Chevron (NYSE:CVX) stock is down 68% from its 52-week peak. And that is after having risen 33% from its lows. But all is not lost. The company has made it clear that its dividend is its major priority.
The price of oil has been on a steep downturn. Along with the coronavirus impact, these two factors have been a double-whammy killing the stock.
But Chevron stock now has a very enticing 7.2% dividend yield. Given the company’s stated goal of maintaining that payout, the stock is likely to have hit a bottom.
How Chevron Will Afford its Dividend
On March 24, Chevron came out with a major statement about how it would keep paying the dividend. At the end of the statement, here is what CFO Pierre Breber said:
“Our focus is on protecting the dividend, prioritizing capital that drives long-term value, and supporting the balance sheet.”
Chevron will cut is capital spending by over 30% in 2020, on a run-rate basis. For example, its second half 2020 capex spending will be just $7 billion, or $14 billion annualized. Chevron’s budget had plans to increase its spending by 30%.
This is interesting. That’s because looking at Chevron’s 2019 cash flow statement, it shows that the company spent $14.1 billion in capex. So it is not clear to me that the oil producer is actually lowering its spending. It is just not increasing it by the amount in its prior budget for 2020.
So that means the company will have to increase oil and gas production, sell assets, cut out its buyback program, and reduce operating expenses. In fact, that is exactly what the company said it would do in the announcement.
Maintaining the Dividend Doesn’t Include Higher Production
Chevron made it clear, however, that its production would actually be flat in 2020 compared with 2019. In effect, then, Chevron will be relying on a mixture of asset sales, deferring short-term capex spending, cutting out buybacks, and reducing expenses.
Chevron’s buyback program, for example, was set at $5 billion a year. Eliminating that would cover 55% of the $9 billion annual cost of the dividends alone.
In addition, the company plans on eliminating $1 billion in run-rate operating costs. Chevron also indicated three assets that it plans on selling this year that will likely cover the remaining $3 billion for the cost of the dividend.
Dividend Yield is at Highest
In the last four years, Chevron’s average dividend yield has been 4.1%, according to Seeking Alpha. That’s a bit more than half of today’s 7.17% dividend yield.

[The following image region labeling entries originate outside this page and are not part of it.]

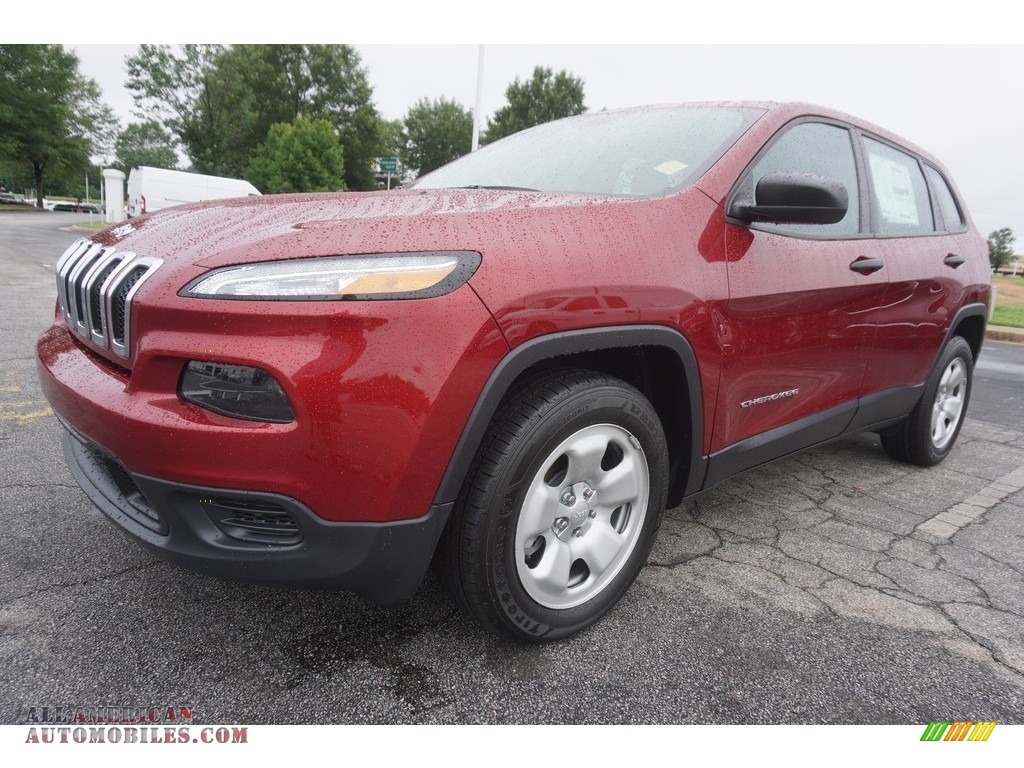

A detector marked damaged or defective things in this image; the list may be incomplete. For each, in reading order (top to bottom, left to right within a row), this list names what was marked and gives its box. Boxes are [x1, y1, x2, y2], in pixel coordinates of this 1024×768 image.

cracked asphalt [2, 214, 1024, 724]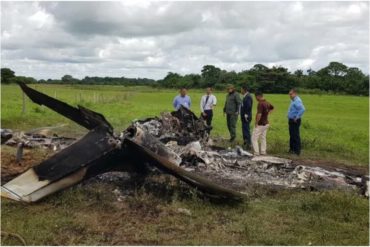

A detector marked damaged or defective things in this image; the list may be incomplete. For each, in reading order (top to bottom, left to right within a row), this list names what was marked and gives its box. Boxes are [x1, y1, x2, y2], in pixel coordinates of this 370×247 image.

charred metal debris [1, 83, 368, 203]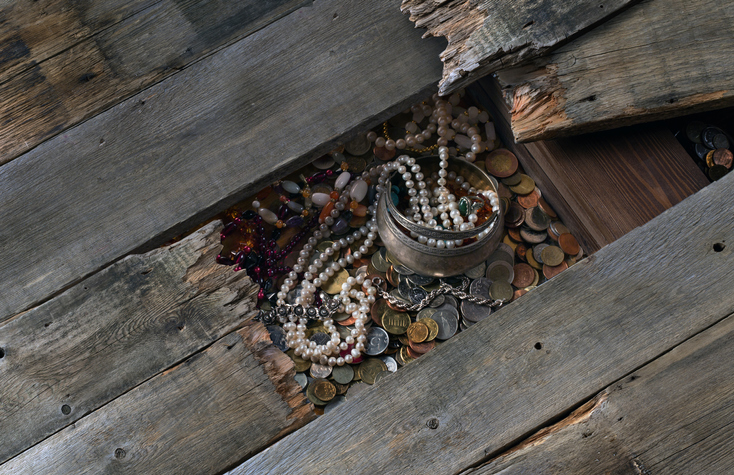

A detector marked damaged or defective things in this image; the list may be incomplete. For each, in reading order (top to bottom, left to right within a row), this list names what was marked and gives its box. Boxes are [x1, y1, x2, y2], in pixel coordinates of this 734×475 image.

broken wooden plank [0, 0, 308, 165]
broken wooden plank [0, 0, 446, 324]
splintered wood edge [402, 0, 488, 95]
broken wooden plank [402, 0, 640, 96]
broken wooden plank [472, 78, 712, 255]
broken wooden plank [504, 0, 734, 142]
broken wooden plank [0, 222, 258, 464]
broken wooden plank [0, 318, 314, 474]
splintered wood edge [239, 322, 314, 436]
broken wooden plank [230, 165, 734, 474]
broken wooden plank [468, 310, 734, 474]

In fact, this implies that the present stock is at least 70% undervalued. For example, if you divide the present dividend of $5.12 per share by 4.1%, the result is $124.87 for Chevron stock. That is 72.3% above today’s price of $72.46.
Of course, in the end, it’s all about the price of oil. If oil doesn’t rise from here, Chevron will stay undervalued for a long time. And that is despite the fact that the dividend yield will stay high.
But, on the other hand, this is a rare opportunity. If you believe that the coronavirus will eventually subside, increasing economic activity and the price of oil, this is a once in a decade or two opportunity.
What Analysts and Portfolio Managers Are Saying
Leon Cooperman, who runs Omega Advisors, an $8 billion hedge fund, told CNBC on March 27, that he likes energy stocks. He is over twice weighted in these stocks, i.e., relative to their percentage of the market as a whole.
Cooperman believes stocks like Chevron are trading at a fraction of their underlying value. He said the “best cure for low oil prices is low oil prices.”
I suspect what he means by that is that low energy prices help spur demand for energy-using transportation and applications in the economy. This increase in demand. then, begins to push up the demand for oil as supplies decrease.
Cooperman has a great track record investing in the market. I should know, as I worked for him as a stock-picking consultant for several years. His contrarian instincts always impressed me.
I also grew to understand that he always liked large-cap stocks, names that had solid dividends and higher-than-average dividend yields. That is exactly what Chevron offers.
Downside Risk for Chevron Stock and Oil Prices
However, other market observers are not as sanguine about Chevron. On March 23, S&P cut its outlook on Chevron debt to negative from stable. It expects Chevron’s financial performance to be weaker this year. But this is probably to be expected, especially since it cut other energy companies’ financial ratings as well.
Other market pundits are negative on the price of oil. Jim Cramer thinks oil has not stopped dropping. He is predicting that demand and supply shocks will kick the price below $20 per barrel.
If that happens, Chevron’s dividend yield will rise even higher. That would be another opportunity to average cost down into energy stocks. Look for these kinds of sharp down days to continue, at least until economic growth starts to look brighter.
Take advantage of them by buying into Chevron stock as it drops. You will be rewarded with a nice dividend yield and a likely sharp rebound when growth picks back up.